Midang morge siwe sendiri awalnya merupakan satu dari rangkaian adat perkawinan mabang handak (burung putih -Red) masyarakat Kayuagung pada masa itu, yang merupakan perkawinan dalam adat yang tertinggi di morge siwe (sembilan marga -red). Dimana jika ada pasangan muda-mudi melangsungkan pernikahan, maka salah satunya adalah dengan digelarnya midang yang pesertanya muda mudi berasal dari masyarakat sekitar, dengan tujuan untuk memperkenalkan pada khalayak ramai. Bahkan tak jarang saat kegiatan midang sedang berlangsung, ada orang tua yang berminat untuk menjodohkan anaknya dengan salah seorang peserta.
Menurut Kepala Dinas Kebudayaan dan Pariwisata (Kadisbudpar) Kabupaten OKI H Amiruddin, bahwa saat ini midang masih menjadi salah satu adat budaya yang masih bertahan serta dilestarikan saat ini di wilayah Kabupaten OKI.
“Adat arak-arakan ini sudah sejak lama dilakukan, para pelakunya adalah para muda-mudi dalam kelurahan, dahulu midang dilakukan oleh muda-mudi yang kelurahannya ada hajatan pernikahan, kemudian untuk melestarikanya dikembangkan menjadi agenda tahunan pariwisata setiap tahunnya, tepatnya di setiap lebaran,” ujarnya.
Midang ini sendiri juga menjadi event pariwisata nasional, yang artinya midang bukan hanya milik Kabupaten OKI saja, tetapi sudah menjadi salah satu atraksi pariwisata yang terdaftar di Kementerian Pariwisata dan pernah juga ditampilkan di Istana Negara pada tahun 2007.
Plt Bupati OKI HM Rifai SE mengatakan, bahwa saat ini Pemerintah Daerah Kabupaten OKI sangat konsen mendukung tradisi midang sebagai warisan tradisi budaya leluhur yang sangat mahal nilai karakteristiknya.

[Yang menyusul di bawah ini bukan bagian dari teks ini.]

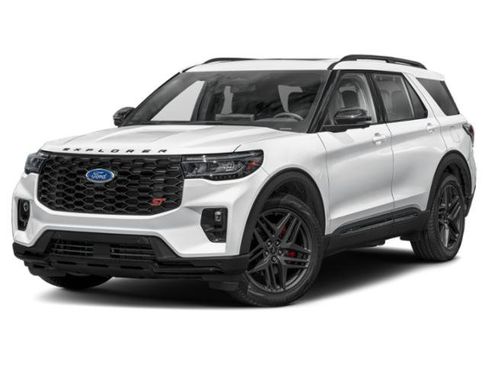 New 2026 Ford Explorer ST w/ Sun And Sound Package AWD/4WD image 1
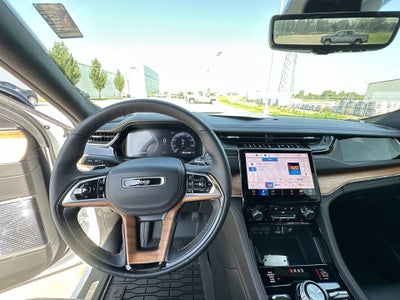2025 Jeep Grand Cherokee Summit Reserve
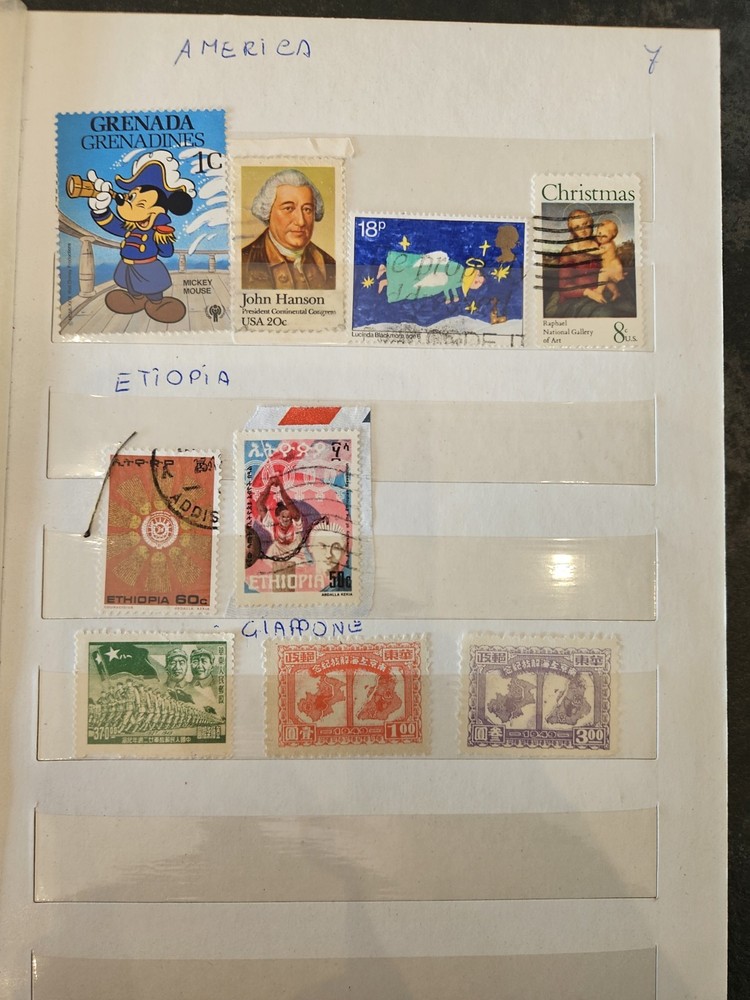 FOREIGN MIXED STAMP ALBUM COLLECTION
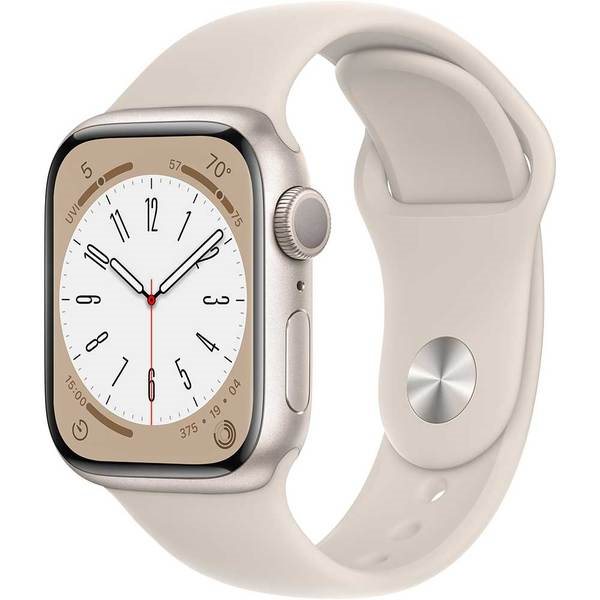 Умные часы Apple Watch Series 8 GPS 41mm MNP63 Starlight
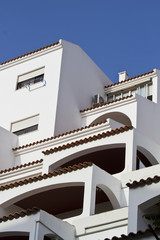 Fototapeta na wymiar typical Algarve house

“Tradisi ini merupakan aset budaya yang sangat diperhatikan, disamping tradisi lainnya di Kabupaten OKI. Kondisi midang sampai saat ini masih sangat lestari, bahkan berkembang menjadi wisata budaya,” katanya.
Lanjutnya, dirinya mengaku kagum dengan adat istiadat yang terus dilestarikan oleh masyarakat Kayuagung. Apalagi kegiatan tersebut salah satu kegiatan yang sangat positif, khususnya bagi muda-mudi.
“Sangat bagus dan meriah, terlebih lagi ini adalah adat—istiadat yang terus dilestarikan masyarakat, dimana peserta juga tidak hanya orang dewasa tetapi juga muda-mudi bahkan anak-anak. Artinya kegiatan yang sangat positif,” katanya.
Ditempat terpisah, Cuyen warga Sukadana mengatakan, ia sangat antusias untuk menyaksikan tradisi adat budaya yang setiap tahunnya di gelar ini. namun, dirinya kecewa karna barisan Midang yang biasanya terlihat rapi memanjang sekarang justru malah kacau balau akibat kendaraan yang memadati jalan.
“Saya sangat senang jika menyaksikan midang ini, namun, untuk kali ini masyarakat banyak yang ngotot untuk melintas pada saat Midang berlangsung. ya meski Polisi sudah mengatur tapi masyarakat sepertinya tak mau mendengar, ke depan kami harap tak ada lagi kejadian seperti ini,” cetusnya.